### Text provided
This repository contains the code required to train a Semi-Supervised Diffusion Model for Brain Age Prediction It is an adaptation of the original Diffusion Autoencoder repo found at:

[Diffusion Autoencoder Repo]

Which was introduced in the paper:

Diffusion Autoencoders: Toward a Meaningful and Decodable Representation
K. Preechakul, N. Chatthee, S. Wizadwongsa, S. Suwajanakorn 2022 IEEE/CVF Conference on Computer Vision and Pattern Recognition (CVPR).

The data included in the Workshop paper is not used in this Repo because although alot of the data is available from public datasets, individuals must apply to the relevant consortiums in order to have access. We have provided much detail concerning the datasets in the Appendix, such that it can be requested if one wishees.


Training a model

  1. Download the files from the repo in a fashion that replicates the directory structure of this repo.

### Exercise prompt
According to the repository description above, in which paper was the original Diffusion Autoencoder introduced?

### Entries shown
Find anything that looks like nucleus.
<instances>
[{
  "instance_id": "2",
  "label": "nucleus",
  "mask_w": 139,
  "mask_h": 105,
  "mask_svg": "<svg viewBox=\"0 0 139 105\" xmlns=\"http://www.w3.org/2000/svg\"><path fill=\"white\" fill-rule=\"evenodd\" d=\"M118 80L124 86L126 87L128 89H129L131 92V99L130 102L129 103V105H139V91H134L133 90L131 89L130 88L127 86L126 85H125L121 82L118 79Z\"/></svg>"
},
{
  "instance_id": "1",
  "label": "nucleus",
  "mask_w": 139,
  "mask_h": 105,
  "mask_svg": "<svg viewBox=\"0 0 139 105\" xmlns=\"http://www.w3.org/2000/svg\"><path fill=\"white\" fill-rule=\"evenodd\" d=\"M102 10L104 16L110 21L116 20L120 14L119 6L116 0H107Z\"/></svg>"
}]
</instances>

### Answer below
"Diffusion Autoencoders: Toward a Meaningful and Decodable Representation," presented at the 2022 IEEE/CVF Conference on Computer Vision and Pattern Recognition (CVPR).